Imaging metasurfaces based on graphene-loaded slot antennas.

Spectral imagers, the classic example being the color camera, are ubiquitous in everyday life. However, most such imagers rely on filter arrays that absorb light outside each spectral channel, yielding ∼1/N efficiency for an N-channel imager. This is especially undesirable in thermal infrared (IR) wavelengths, where sensor detectivities are low. We propose an efficient and compact thermal infrared spectral imager comprising a metasurface composed of sub-wavelength-spaced, differently-tuned slot antennas coupled to photosensitive elements. Here, we demonstrate this idea using graphene, which features a photoresponse up to thermal IR wavelengths. The combined antenna resonances yield broadband absorption in the graphene exceeding the 1/N efficiency limit.
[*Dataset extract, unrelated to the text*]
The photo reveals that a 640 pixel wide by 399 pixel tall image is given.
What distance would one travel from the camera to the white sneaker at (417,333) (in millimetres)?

We establish a circuit model for the antennas' optical properties and demonstrate consistency with full-wave simulations. We also theoretically demonstrate ∼58% free space-to-graphene photodetector coupling efficiency, averaged over the 1050 cm to 1700 cm wavenumber range, for a four-spectral-channel gold metasurface with a 0.883 µm by 6.0 µm antenna pitch. This research paves the way towards compact CMOS-integrable thermal IR spectral imagers.